The drop in oil price is now a continuing story. After roiling the equity market for over a year, the series of multi-year low crude is now forcing major energy players to think and rethink their production plan just to survive an unfavorable business scenario. Even defensive measures haven't helped, as these merely mean compromising on operations. In fact, most of the energy companies have a huge debt burden that they can't write off as cash flows from core operations aren't enough.
In such a situation, many energy players are merging with their rivals for synergies in the hope of broadening their scope of operations even though business is not in their favor. As per Dealogic, 2015 has seen $323 billion declared oil and gas company mergers so far. Most importantly, mergers between oil and gas companies have boosted the world-wide deal volume this year to $3.2 trillion, setting 2015 on the course of breaking the $4 trillion plus deals' record in 2007.
Are the energy companies doing the right thing at right time? If yes, then how?
Factors Driving Mergers
A synergy takes place when the combined value of two companies is more than the summation of the individual value of the firms. Almost every time the companies opt for a merger only when they see opportunities for synergy. Most importantly, the business environment is the main driver of mergers and acquisitions.
In this article, we will discuss the reasons behind the record energy company mergers that have taken place this year. Definitely, the primary driver is the plunging oil price. So let's first analyze the reasons for this oil carnage.
During 1990 and early 2000, the U.S. was more dependent on crude import as domestic demand was far above its conventional oil supply. But with the invention of new techniques like hydraulic fracturing and horizontal drilling, U.S. shale producers relentlessly ramped up oil production. Eventually, owing to its huge scale of crude output, the U.S. started relying less on oil import.
The shale boom turned the U.S. into an oil surplus economy from a crude deficit market. Along with the U.S., the Organization of the Petroleum Exporting Countries (OPEC) also pumped up more crude. All these events led to a global oversupply of the commodity and pushed oil to its multi-year low marks. West Texas Intermediate (WTI) crude closed at $44.74 per barrel yesterday, less than half the price of the commodity during the mid-2014 level, when oil was trading above $100 per barrel.
With the persistent decline in oil prices , upstream energy firms are in rough waters as they are not being able to sell crude at attractive prices.
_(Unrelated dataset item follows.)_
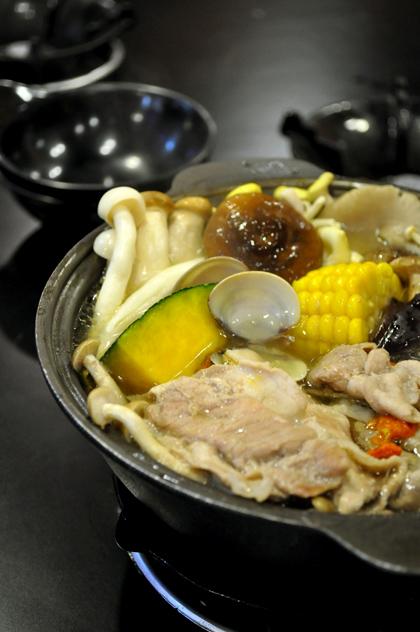御饌鼎皇一鍋一燒(社頭店) - 養生菇菇鍋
Moreover, the shale producers are laden with huge debt. In fact many such companies are paying dividend from borrowings and some has even stopped.
What Should These Energy Firms Do Now?
Perhaps a merger is the easiest way out of the woods for these beleaguered energy players. That's because cost synergies and a bigger market presence can do the trick.
Cost synergy will lead to the combined cost of the two companies to go down. This might happen if one of the merging firms has economies of scale, which implies that the higher will be the output, the lower will the fixed cost per unit be. The other catalyst - a bigger presence - generally means an increased market for the merged entity. Moreover, by merging, both parties can share their management skills and exploration techniques to counter the crude price weakness with joint forces.
The imminent agreement of integrated energy major, Royal Dutch Shell plc ( RDS.A ) to acquire BG Group plc, a leading upstream energy player in UK, for $70 billion is the biggest merger in the energy space in a decade.
Another big merger in the low oil price era is the one that is planned between oilfield service behemoth Halliburton Co. ( HAL ) and its smaller rival Baker Hughes Inc. The deal is valued as high as $35 billion .
Moreover, the world's largest oil-field service company Schlumberger Ltd. ( SLB ) announced this year that it has entered into an agreement to acquire Cameron International Corp. Per the deal, Schlumberger will acquire its smaller rival in a stock and cash transaction valued at $ 14.8 billion .
Most importantly, all the acquiring companies are expecting their respective deals to be earnings accretive.